2 albums, un magazine, des listes d’influences, un label : il est partout.
Aujourd’hui, sortir un album, c’est un peu comme jouer au Risk. Il faut calculer, conquérir, être partout mais ne pas lasser. Il faut ménager son suspense, surprendre ses fans, déjouer les attentes. Si Frank Ocean et ses acolytes l’ont bien compris, ils, ont semble-t-il, opté pour l’option raz-de-marée. De fait, ces derniers jours, les médias du monde entier n’ont eu que ce mot à la bouche : Frank Ocean. Frank Ocean qui, après 4 ans de silence (depuis Channel Orange son premier album sorti en 2012), quelques faux départs et d’autres faux espoirs, a enfin sorti son nouvel album Blond.
Mais pas que. Car comme si cela ne suffisait pas, il a, au même moment, présenté un autre album-concept, Endless, publié le magazine Boys don’t Cry, diffusé la liste de ses films préférés, établi une sélection des morceaux qui ont changé sa vie, monté son propre label. Au total, les fans qui attendaient avec désespoir un nouvel opus se retrouvent avec 35 nouveaux titres à décortiquer, des collaborations titanesques à découvrir et une immense série d’influences à déshabiller. Alors que retenir de cette vague oceanesque ?
Commençons d’abord par expliquer la raison de ces deux opus quasi simultanés (Endless est sorti quelques jours à peine avant Blond, finalement présenté comme l’album tant attendu). Evidemment, c’est une façon de décontenancer et de prouver qu’il est un artiste conceptuel, puisque l’album-qui-n’en-est-pas-un est aussi une oeuvre visuelle.

**OBJECTIF 1:** Reformulez de manière plus concise le paragraphe de l'extrait sur Frank Ocean qui commence par « Mais pas que », en conservant ses faits essentiels.
**OBJECTIF 2:** Transcrivez fidèlement, dans l'extrait sur Frank Ocean, le passage allant de « 2 albums, un » jusqu'à « nouvel album Blond. ».
Les entrées n'interviennent nullement dans ce travail.

**Données enregistrées:**
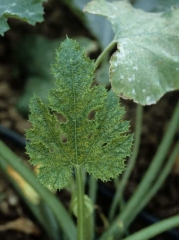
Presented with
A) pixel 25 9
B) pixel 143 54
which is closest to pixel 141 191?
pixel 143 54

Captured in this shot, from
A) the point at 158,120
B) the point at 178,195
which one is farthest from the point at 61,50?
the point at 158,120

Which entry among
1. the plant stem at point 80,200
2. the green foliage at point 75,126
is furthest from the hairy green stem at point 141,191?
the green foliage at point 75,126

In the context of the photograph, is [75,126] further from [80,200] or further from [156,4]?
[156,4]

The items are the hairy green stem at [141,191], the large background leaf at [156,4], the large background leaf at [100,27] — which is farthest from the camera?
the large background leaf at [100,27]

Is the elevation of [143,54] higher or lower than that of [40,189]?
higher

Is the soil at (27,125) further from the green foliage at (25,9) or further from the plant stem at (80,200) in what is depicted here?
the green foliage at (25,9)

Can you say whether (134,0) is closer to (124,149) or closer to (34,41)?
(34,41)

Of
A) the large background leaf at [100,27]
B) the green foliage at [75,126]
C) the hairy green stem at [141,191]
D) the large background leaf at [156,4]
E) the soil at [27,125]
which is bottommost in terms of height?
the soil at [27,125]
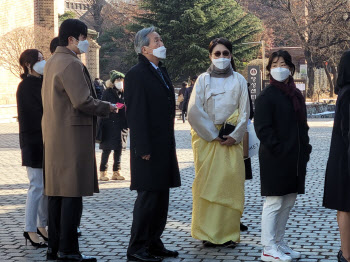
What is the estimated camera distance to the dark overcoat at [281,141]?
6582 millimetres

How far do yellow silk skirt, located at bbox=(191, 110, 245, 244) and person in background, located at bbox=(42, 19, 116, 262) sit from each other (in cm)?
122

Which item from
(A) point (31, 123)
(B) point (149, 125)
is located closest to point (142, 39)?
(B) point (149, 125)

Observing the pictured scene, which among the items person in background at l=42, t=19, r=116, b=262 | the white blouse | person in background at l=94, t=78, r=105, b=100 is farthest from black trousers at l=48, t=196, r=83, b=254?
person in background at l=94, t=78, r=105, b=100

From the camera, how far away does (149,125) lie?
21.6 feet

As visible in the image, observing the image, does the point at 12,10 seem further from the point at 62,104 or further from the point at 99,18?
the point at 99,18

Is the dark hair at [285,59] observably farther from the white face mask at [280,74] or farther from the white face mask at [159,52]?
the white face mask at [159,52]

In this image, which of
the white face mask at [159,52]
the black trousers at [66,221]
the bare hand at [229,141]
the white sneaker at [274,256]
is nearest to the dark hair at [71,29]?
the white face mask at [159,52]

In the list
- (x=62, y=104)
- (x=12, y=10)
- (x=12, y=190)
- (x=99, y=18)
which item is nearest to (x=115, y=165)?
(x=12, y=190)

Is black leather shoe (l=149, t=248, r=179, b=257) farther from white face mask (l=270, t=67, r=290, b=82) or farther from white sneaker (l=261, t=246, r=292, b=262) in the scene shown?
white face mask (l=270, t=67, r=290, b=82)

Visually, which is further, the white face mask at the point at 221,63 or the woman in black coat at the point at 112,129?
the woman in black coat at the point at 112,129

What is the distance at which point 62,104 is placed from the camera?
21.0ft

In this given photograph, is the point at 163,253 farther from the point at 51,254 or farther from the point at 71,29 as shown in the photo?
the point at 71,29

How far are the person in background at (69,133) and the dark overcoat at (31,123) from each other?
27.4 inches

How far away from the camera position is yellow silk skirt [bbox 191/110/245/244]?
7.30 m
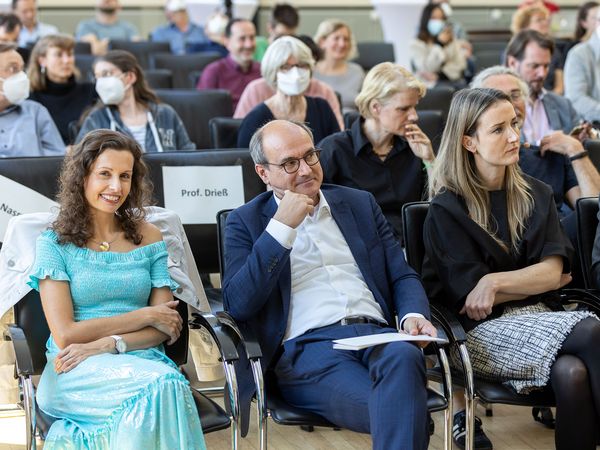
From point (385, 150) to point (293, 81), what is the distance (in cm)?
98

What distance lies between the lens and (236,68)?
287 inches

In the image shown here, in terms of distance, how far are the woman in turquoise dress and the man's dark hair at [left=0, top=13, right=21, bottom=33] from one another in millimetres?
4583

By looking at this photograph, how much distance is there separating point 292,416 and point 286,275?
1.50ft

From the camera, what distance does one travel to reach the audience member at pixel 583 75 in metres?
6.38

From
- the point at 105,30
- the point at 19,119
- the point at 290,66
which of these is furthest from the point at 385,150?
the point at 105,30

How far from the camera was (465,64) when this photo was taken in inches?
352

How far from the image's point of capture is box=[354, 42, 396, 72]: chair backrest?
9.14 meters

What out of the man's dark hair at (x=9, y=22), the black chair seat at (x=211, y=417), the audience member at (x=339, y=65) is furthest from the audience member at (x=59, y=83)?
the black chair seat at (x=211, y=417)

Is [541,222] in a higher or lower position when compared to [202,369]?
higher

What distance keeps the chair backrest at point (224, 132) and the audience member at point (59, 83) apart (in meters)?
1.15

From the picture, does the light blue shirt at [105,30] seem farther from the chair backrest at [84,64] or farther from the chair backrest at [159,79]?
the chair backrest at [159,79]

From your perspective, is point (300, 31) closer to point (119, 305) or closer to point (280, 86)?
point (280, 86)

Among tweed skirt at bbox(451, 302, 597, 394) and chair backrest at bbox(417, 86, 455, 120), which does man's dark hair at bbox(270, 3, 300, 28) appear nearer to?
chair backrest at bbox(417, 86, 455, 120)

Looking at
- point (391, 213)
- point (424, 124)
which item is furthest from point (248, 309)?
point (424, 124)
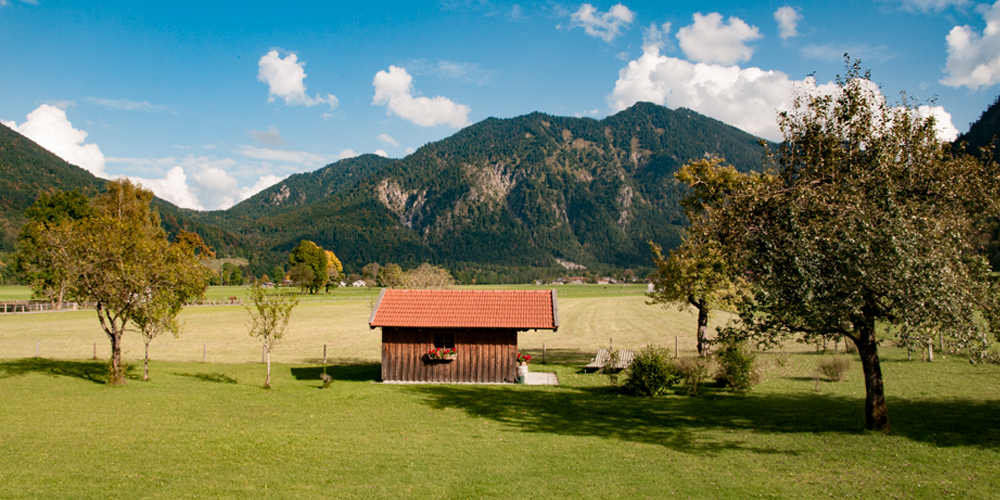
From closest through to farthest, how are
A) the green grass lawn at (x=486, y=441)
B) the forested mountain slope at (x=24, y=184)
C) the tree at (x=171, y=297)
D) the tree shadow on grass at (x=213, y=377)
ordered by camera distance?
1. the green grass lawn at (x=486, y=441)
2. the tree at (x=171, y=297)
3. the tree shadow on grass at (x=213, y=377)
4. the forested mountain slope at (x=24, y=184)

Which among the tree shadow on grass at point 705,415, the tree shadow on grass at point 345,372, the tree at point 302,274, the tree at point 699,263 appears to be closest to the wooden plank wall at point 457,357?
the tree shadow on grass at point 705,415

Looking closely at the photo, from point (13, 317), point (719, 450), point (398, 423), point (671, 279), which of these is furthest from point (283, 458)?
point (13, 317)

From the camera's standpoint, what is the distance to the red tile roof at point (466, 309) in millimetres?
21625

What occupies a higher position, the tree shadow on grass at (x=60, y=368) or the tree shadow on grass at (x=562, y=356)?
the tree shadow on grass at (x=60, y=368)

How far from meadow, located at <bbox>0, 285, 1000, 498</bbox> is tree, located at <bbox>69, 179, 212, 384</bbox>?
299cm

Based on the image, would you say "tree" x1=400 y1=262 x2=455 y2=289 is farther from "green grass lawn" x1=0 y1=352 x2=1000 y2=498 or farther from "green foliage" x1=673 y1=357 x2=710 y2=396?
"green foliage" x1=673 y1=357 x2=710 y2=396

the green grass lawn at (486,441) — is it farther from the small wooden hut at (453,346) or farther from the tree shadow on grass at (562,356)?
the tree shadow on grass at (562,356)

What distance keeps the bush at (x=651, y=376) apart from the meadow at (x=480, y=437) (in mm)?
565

**RÉPONSE RÉDIGÉE 1:** En plus de Blond, Frank Ocean a, au même moment, présenté l'album-concept Endless, publié le magazine Boys don't Cry, diffusé la liste de ses films préférés, établi une sélection des morceaux qui ont changé sa vie et monté son propre label. Ses fans se retrouvent ainsi avec 35 nouveaux titres, des collaborations titanesques et une immense série d'influences à explorer.

**RÉPONSE RÉDIGÉE 2:**
2 albums, un magazine, des listes d’influences, un label : il est partout.
Aujourd’hui, sortir un album, c’est un peu comme jouer au Risk. Il faut calculer, conquérir, être partout mais ne pas lasser. Il faut ménager son suspense, surprendre ses fans, déjouer les attentes. Si Frank Ocean et ses acolytes l’ont bien compris, ils, ont semble-t-il, opté pour l’option raz-de-marée. De fait, ces derniers jours, les médias du monde entier n’ont eu que ce mot à la bouche : Frank Ocean. Frank Ocean qui, après 4 ans de silence (depuis Channel Orange son premier album sorti en 2012), quelques faux départs et d’autres faux espoirs, a enfin sorti son nouvel album Blond.